There might be quite a lot of posts about Thetford over the next few days, which is primarily linked to my walk in the town in a few months…..
This man, Joseph Emms, attracted my attention as the court record says that he is “dissolute and depraved”, being sent to prison in January 1842 for the crime of larceny. He was sent immediately to Parkhurst on the Isle of Wight and he was sentenced to seven years.
This in itself is of some interest, because Parkhurst then wasn’t a prison, it was a children’s asylum. Which means that Joseph Emms, this “dissolute and depraved” man was actually a child. And indeed, he was, he was 15 and he had stolen a decanter. The officials at Parkhurst decided that he was “indifferent” and so they tried something else. They sent him to what was then known as Van Diemen’s Land, but is now known as Tasmania.

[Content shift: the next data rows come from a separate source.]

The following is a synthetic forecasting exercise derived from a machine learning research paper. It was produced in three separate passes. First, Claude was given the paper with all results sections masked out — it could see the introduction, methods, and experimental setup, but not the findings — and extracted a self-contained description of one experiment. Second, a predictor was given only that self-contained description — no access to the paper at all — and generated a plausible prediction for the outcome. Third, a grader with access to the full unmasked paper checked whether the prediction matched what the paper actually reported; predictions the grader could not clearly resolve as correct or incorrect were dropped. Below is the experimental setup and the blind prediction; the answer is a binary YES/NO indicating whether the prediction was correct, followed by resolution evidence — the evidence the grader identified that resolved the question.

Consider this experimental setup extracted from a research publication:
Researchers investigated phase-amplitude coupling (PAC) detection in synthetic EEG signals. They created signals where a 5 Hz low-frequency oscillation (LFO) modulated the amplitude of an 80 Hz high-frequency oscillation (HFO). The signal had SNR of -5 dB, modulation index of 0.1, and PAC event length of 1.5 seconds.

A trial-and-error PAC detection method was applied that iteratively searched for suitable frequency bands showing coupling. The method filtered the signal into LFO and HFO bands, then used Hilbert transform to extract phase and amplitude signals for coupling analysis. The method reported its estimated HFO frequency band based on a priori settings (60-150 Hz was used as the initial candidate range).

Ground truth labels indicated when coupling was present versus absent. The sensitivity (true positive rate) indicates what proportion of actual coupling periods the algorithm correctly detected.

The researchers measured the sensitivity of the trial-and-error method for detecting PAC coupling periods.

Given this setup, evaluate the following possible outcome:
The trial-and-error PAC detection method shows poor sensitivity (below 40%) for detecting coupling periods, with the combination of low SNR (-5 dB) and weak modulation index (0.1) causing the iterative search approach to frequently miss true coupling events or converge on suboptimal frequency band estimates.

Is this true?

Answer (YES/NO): YES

History doesn’t tell us what his parents Joseph and Mary thought of this decision. But he set off on a ship called Barossa on 17 May 1844 and arrived in Tasmania on 6 September 1844. And the record of his arrival in Tasmania has survived and as can be seen above, he was 5’5″ tall, he had an oval head, brown eyebrows, brown eyes and no beard. It even details the scars on his fingers.
Emms became a blacksmith and he later married in Tasmania in 1861, with their first child John William being born in 1864. He had a second child, also named Joseph, in 1867 which sadly died of pneumonia before he reached six months old.
Joseph Emms died in 1893 at the age of 65 and I imagine that he never returned to Thetford or England again after being transported. His father, Joseph Emms in Thetford, died on 17 July 1885 and is buried at London Road Cemetery in Thetford. I’m intrigued to know whether he ever heard from his son, whose relatives are incidentally still living in Australia today.